The wise woman realizes all these primitive and deep-seated instincts in human nature, and adapts herself to them. She recognizes the futility of trying to make her personal protest effective against what is a fundamental characteristic of all male animals.

Who, seeing a wall with several gates in it, would be so foolish as to fling herself against the stones instead of quietly going through one of the openings, simply because she resented the wall’s being there at all! And yet this is what numbers—indeed the majority—of women do, figuratively, in their dealings with men; and so destroy their own happiness. But I want you to be wiser, Caroline. Realize when you embark upon matrimony that you will have to play a difficult game, with the odds all against you, and that it will take every atom of your intelligence to win it, the prize being continued happiness. You may reply, “If Charlie requires all this management and thinking over, let him go! I would not demean myself by pandering to such things.”

And I answer, “Certainly, if to let him go will make you as happy as to keep him!” But if, on the contrary, it will make you perfectly miserable, then it will be more prudent to use a little common sense about it. Ask yourself the question frankly and then settle upon your course of conduct.
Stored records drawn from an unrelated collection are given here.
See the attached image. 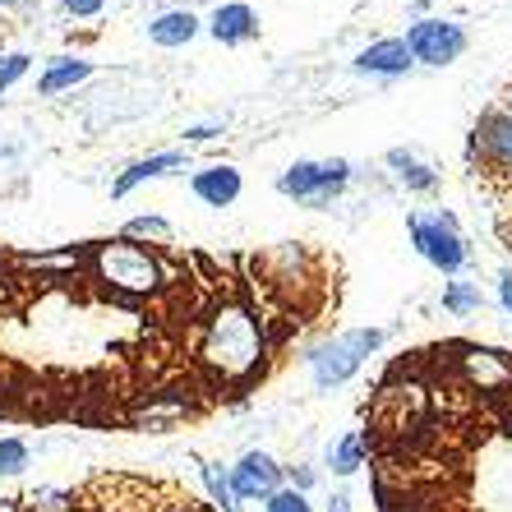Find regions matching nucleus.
<instances>
[{
    "label": "nucleus",
    "instance_id": "dca6fc26",
    "mask_svg": "<svg viewBox=\"0 0 512 512\" xmlns=\"http://www.w3.org/2000/svg\"><path fill=\"white\" fill-rule=\"evenodd\" d=\"M439 305H443V314H453V319H471V314L485 310V291H480V282H471V277H448Z\"/></svg>",
    "mask_w": 512,
    "mask_h": 512
},
{
    "label": "nucleus",
    "instance_id": "1a4fd4ad",
    "mask_svg": "<svg viewBox=\"0 0 512 512\" xmlns=\"http://www.w3.org/2000/svg\"><path fill=\"white\" fill-rule=\"evenodd\" d=\"M176 171H190V148H162V153H148V157H139V162H130V167L111 180V199H130L139 185L162 180V176H176Z\"/></svg>",
    "mask_w": 512,
    "mask_h": 512
},
{
    "label": "nucleus",
    "instance_id": "39448f33",
    "mask_svg": "<svg viewBox=\"0 0 512 512\" xmlns=\"http://www.w3.org/2000/svg\"><path fill=\"white\" fill-rule=\"evenodd\" d=\"M466 162L485 185L494 190H512V111L503 107H485L471 125L466 139Z\"/></svg>",
    "mask_w": 512,
    "mask_h": 512
},
{
    "label": "nucleus",
    "instance_id": "6ab92c4d",
    "mask_svg": "<svg viewBox=\"0 0 512 512\" xmlns=\"http://www.w3.org/2000/svg\"><path fill=\"white\" fill-rule=\"evenodd\" d=\"M199 476H203V489H208V499L217 503V512H240V499H236V489H231L227 466L199 462Z\"/></svg>",
    "mask_w": 512,
    "mask_h": 512
},
{
    "label": "nucleus",
    "instance_id": "423d86ee",
    "mask_svg": "<svg viewBox=\"0 0 512 512\" xmlns=\"http://www.w3.org/2000/svg\"><path fill=\"white\" fill-rule=\"evenodd\" d=\"M351 176H356V167L346 157H300L277 176V194L300 203V208H328L346 194Z\"/></svg>",
    "mask_w": 512,
    "mask_h": 512
},
{
    "label": "nucleus",
    "instance_id": "f8f14e48",
    "mask_svg": "<svg viewBox=\"0 0 512 512\" xmlns=\"http://www.w3.org/2000/svg\"><path fill=\"white\" fill-rule=\"evenodd\" d=\"M203 28H208V37L222 42V47H245V42L259 37V10L245 5V0H227V5H217V10L208 14Z\"/></svg>",
    "mask_w": 512,
    "mask_h": 512
},
{
    "label": "nucleus",
    "instance_id": "bb28decb",
    "mask_svg": "<svg viewBox=\"0 0 512 512\" xmlns=\"http://www.w3.org/2000/svg\"><path fill=\"white\" fill-rule=\"evenodd\" d=\"M494 286H499V305L503 314L512 319V268H499V277H494Z\"/></svg>",
    "mask_w": 512,
    "mask_h": 512
},
{
    "label": "nucleus",
    "instance_id": "c85d7f7f",
    "mask_svg": "<svg viewBox=\"0 0 512 512\" xmlns=\"http://www.w3.org/2000/svg\"><path fill=\"white\" fill-rule=\"evenodd\" d=\"M0 10H33V0H0Z\"/></svg>",
    "mask_w": 512,
    "mask_h": 512
},
{
    "label": "nucleus",
    "instance_id": "5701e85b",
    "mask_svg": "<svg viewBox=\"0 0 512 512\" xmlns=\"http://www.w3.org/2000/svg\"><path fill=\"white\" fill-rule=\"evenodd\" d=\"M263 512H314V503H310V494H300V489L282 485L273 499L263 503Z\"/></svg>",
    "mask_w": 512,
    "mask_h": 512
},
{
    "label": "nucleus",
    "instance_id": "f257e3e1",
    "mask_svg": "<svg viewBox=\"0 0 512 512\" xmlns=\"http://www.w3.org/2000/svg\"><path fill=\"white\" fill-rule=\"evenodd\" d=\"M194 356L217 383H245L263 370L268 356V337H263V319L240 305V300H222L208 310L194 342Z\"/></svg>",
    "mask_w": 512,
    "mask_h": 512
},
{
    "label": "nucleus",
    "instance_id": "a211bd4d",
    "mask_svg": "<svg viewBox=\"0 0 512 512\" xmlns=\"http://www.w3.org/2000/svg\"><path fill=\"white\" fill-rule=\"evenodd\" d=\"M120 240H134V245L157 250V245H171V222L167 217H157V213H139L120 227Z\"/></svg>",
    "mask_w": 512,
    "mask_h": 512
},
{
    "label": "nucleus",
    "instance_id": "b1692460",
    "mask_svg": "<svg viewBox=\"0 0 512 512\" xmlns=\"http://www.w3.org/2000/svg\"><path fill=\"white\" fill-rule=\"evenodd\" d=\"M227 134V120H199V125H185V148H194V143H213Z\"/></svg>",
    "mask_w": 512,
    "mask_h": 512
},
{
    "label": "nucleus",
    "instance_id": "aec40b11",
    "mask_svg": "<svg viewBox=\"0 0 512 512\" xmlns=\"http://www.w3.org/2000/svg\"><path fill=\"white\" fill-rule=\"evenodd\" d=\"M28 466H33V448H28V439H19V434H0V480L24 476Z\"/></svg>",
    "mask_w": 512,
    "mask_h": 512
},
{
    "label": "nucleus",
    "instance_id": "393cba45",
    "mask_svg": "<svg viewBox=\"0 0 512 512\" xmlns=\"http://www.w3.org/2000/svg\"><path fill=\"white\" fill-rule=\"evenodd\" d=\"M286 485H291V489H300V494H310V489L319 485V471H314V466H305V462L286 466Z\"/></svg>",
    "mask_w": 512,
    "mask_h": 512
},
{
    "label": "nucleus",
    "instance_id": "6e6552de",
    "mask_svg": "<svg viewBox=\"0 0 512 512\" xmlns=\"http://www.w3.org/2000/svg\"><path fill=\"white\" fill-rule=\"evenodd\" d=\"M227 476H231V489H236L240 503H268L277 489L286 485V466L277 462L273 453L250 448V453L236 457V466H227Z\"/></svg>",
    "mask_w": 512,
    "mask_h": 512
},
{
    "label": "nucleus",
    "instance_id": "f03ea898",
    "mask_svg": "<svg viewBox=\"0 0 512 512\" xmlns=\"http://www.w3.org/2000/svg\"><path fill=\"white\" fill-rule=\"evenodd\" d=\"M88 273H93V282L107 286L111 296H125V300H148L171 282V268L162 254L120 236L97 240L88 250Z\"/></svg>",
    "mask_w": 512,
    "mask_h": 512
},
{
    "label": "nucleus",
    "instance_id": "9b49d317",
    "mask_svg": "<svg viewBox=\"0 0 512 512\" xmlns=\"http://www.w3.org/2000/svg\"><path fill=\"white\" fill-rule=\"evenodd\" d=\"M351 70L370 74V79H402V74L416 70V60H411V51H406L402 37H379V42H370V47L356 51Z\"/></svg>",
    "mask_w": 512,
    "mask_h": 512
},
{
    "label": "nucleus",
    "instance_id": "20e7f679",
    "mask_svg": "<svg viewBox=\"0 0 512 512\" xmlns=\"http://www.w3.org/2000/svg\"><path fill=\"white\" fill-rule=\"evenodd\" d=\"M406 236H411V250L443 277H462L466 263H471V245L462 236V222H457L448 208H434V213H411L406 217Z\"/></svg>",
    "mask_w": 512,
    "mask_h": 512
},
{
    "label": "nucleus",
    "instance_id": "0eeeda50",
    "mask_svg": "<svg viewBox=\"0 0 512 512\" xmlns=\"http://www.w3.org/2000/svg\"><path fill=\"white\" fill-rule=\"evenodd\" d=\"M402 42H406V51H411V60L429 65V70H448V65H457V60L466 56V47H471L466 28L457 24V19H443V14H420V19H411Z\"/></svg>",
    "mask_w": 512,
    "mask_h": 512
},
{
    "label": "nucleus",
    "instance_id": "4468645a",
    "mask_svg": "<svg viewBox=\"0 0 512 512\" xmlns=\"http://www.w3.org/2000/svg\"><path fill=\"white\" fill-rule=\"evenodd\" d=\"M383 162H388L393 180L402 185L406 194H434V190H439V180H443L439 167H429L416 148H388V153H383Z\"/></svg>",
    "mask_w": 512,
    "mask_h": 512
},
{
    "label": "nucleus",
    "instance_id": "2eb2a0df",
    "mask_svg": "<svg viewBox=\"0 0 512 512\" xmlns=\"http://www.w3.org/2000/svg\"><path fill=\"white\" fill-rule=\"evenodd\" d=\"M93 79V60L88 56H51L47 70L37 74V97H60V93H74L79 84Z\"/></svg>",
    "mask_w": 512,
    "mask_h": 512
},
{
    "label": "nucleus",
    "instance_id": "412c9836",
    "mask_svg": "<svg viewBox=\"0 0 512 512\" xmlns=\"http://www.w3.org/2000/svg\"><path fill=\"white\" fill-rule=\"evenodd\" d=\"M28 508L33 512H74V489H56V485L33 489V494H28Z\"/></svg>",
    "mask_w": 512,
    "mask_h": 512
},
{
    "label": "nucleus",
    "instance_id": "9d476101",
    "mask_svg": "<svg viewBox=\"0 0 512 512\" xmlns=\"http://www.w3.org/2000/svg\"><path fill=\"white\" fill-rule=\"evenodd\" d=\"M245 190V176L231 162H208V167L190 171V194L203 203V208H231Z\"/></svg>",
    "mask_w": 512,
    "mask_h": 512
},
{
    "label": "nucleus",
    "instance_id": "c756f323",
    "mask_svg": "<svg viewBox=\"0 0 512 512\" xmlns=\"http://www.w3.org/2000/svg\"><path fill=\"white\" fill-rule=\"evenodd\" d=\"M503 107H508V111H512V84H508V97H503Z\"/></svg>",
    "mask_w": 512,
    "mask_h": 512
},
{
    "label": "nucleus",
    "instance_id": "7c9ffc66",
    "mask_svg": "<svg viewBox=\"0 0 512 512\" xmlns=\"http://www.w3.org/2000/svg\"><path fill=\"white\" fill-rule=\"evenodd\" d=\"M0 420H5V406H0Z\"/></svg>",
    "mask_w": 512,
    "mask_h": 512
},
{
    "label": "nucleus",
    "instance_id": "4be33fe9",
    "mask_svg": "<svg viewBox=\"0 0 512 512\" xmlns=\"http://www.w3.org/2000/svg\"><path fill=\"white\" fill-rule=\"evenodd\" d=\"M28 70H33V56H28V51H5V56H0V93H10L19 79H28Z\"/></svg>",
    "mask_w": 512,
    "mask_h": 512
},
{
    "label": "nucleus",
    "instance_id": "f3484780",
    "mask_svg": "<svg viewBox=\"0 0 512 512\" xmlns=\"http://www.w3.org/2000/svg\"><path fill=\"white\" fill-rule=\"evenodd\" d=\"M323 462H328V471H333V476H356L360 466H365V439H360L356 429H346L337 443H328Z\"/></svg>",
    "mask_w": 512,
    "mask_h": 512
},
{
    "label": "nucleus",
    "instance_id": "7ed1b4c3",
    "mask_svg": "<svg viewBox=\"0 0 512 512\" xmlns=\"http://www.w3.org/2000/svg\"><path fill=\"white\" fill-rule=\"evenodd\" d=\"M383 342H388L383 328H346V333H333V337H323V342H314L300 360H305L314 388H319V393H333V388L356 379V374L370 365V356H379Z\"/></svg>",
    "mask_w": 512,
    "mask_h": 512
},
{
    "label": "nucleus",
    "instance_id": "ddd939ff",
    "mask_svg": "<svg viewBox=\"0 0 512 512\" xmlns=\"http://www.w3.org/2000/svg\"><path fill=\"white\" fill-rule=\"evenodd\" d=\"M203 33V19L194 10H185V5H176V10H162L148 19V42L162 51H180L190 47L194 37Z\"/></svg>",
    "mask_w": 512,
    "mask_h": 512
},
{
    "label": "nucleus",
    "instance_id": "a878e982",
    "mask_svg": "<svg viewBox=\"0 0 512 512\" xmlns=\"http://www.w3.org/2000/svg\"><path fill=\"white\" fill-rule=\"evenodd\" d=\"M60 10L70 14V19H97V14L107 10V0H60Z\"/></svg>",
    "mask_w": 512,
    "mask_h": 512
},
{
    "label": "nucleus",
    "instance_id": "cd10ccee",
    "mask_svg": "<svg viewBox=\"0 0 512 512\" xmlns=\"http://www.w3.org/2000/svg\"><path fill=\"white\" fill-rule=\"evenodd\" d=\"M328 512H351V494H333V499H328Z\"/></svg>",
    "mask_w": 512,
    "mask_h": 512
}]
</instances>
If you decide to try to keep him, attend to your means of attraction. While you were engaged to him you would not have allowed him to see you looking ugly or unappetizing for the world—such things are even more important after you are married. Never under any circumstances let him have the chance of feeling physically repulsed—for the very first time he experiences this sensation that will be the beginning of the end of his being in love with you, although he may go on treating you in a very kind and friendly way. But if you want to keep him in the blissful state, attend far more to pleasing his eye and his ear when alone with him than to pleasing the world when you go out. Let him feel that whatever admiration you provoke—and the more you do provoke the better he will love you—still that your most utterly attractive allurements are reserved as special treats for himself alone. If I were able to give girls only one sentence of advice as to how to keep their husbands in love with them, I should choose this one—Never revolt the man’s senses. For, remember, this particular aspect of affection called being in love is caused by the senses of both participants being exalted. He is moved by what he thinks he sees in his beloved, and she likewise; and, if the realities are far below the mark of his or her imaginary conception of them, so much the more careful should each one be to keep up the illusions. Very deep affection can remain when all sense of “being in love” is over, but it has lost its exquisite aroma of sweetness.

A man will go on being in love with even a stupid woman who never fails to please his eye and his ear—whereas he will lose all emotion for the cleverest who revolts either. Grasp this truth, that the personal attraction in a connection like marriage is of colossal importance, for the moment that is over the affair will subside into a duty, a calm friendship, or an armed neutrality. It can no longer be a divine happiness. So if you can keep this great joy by using a little intelligence and forethought, how much better to do so! I hope you agree with me, Caroline?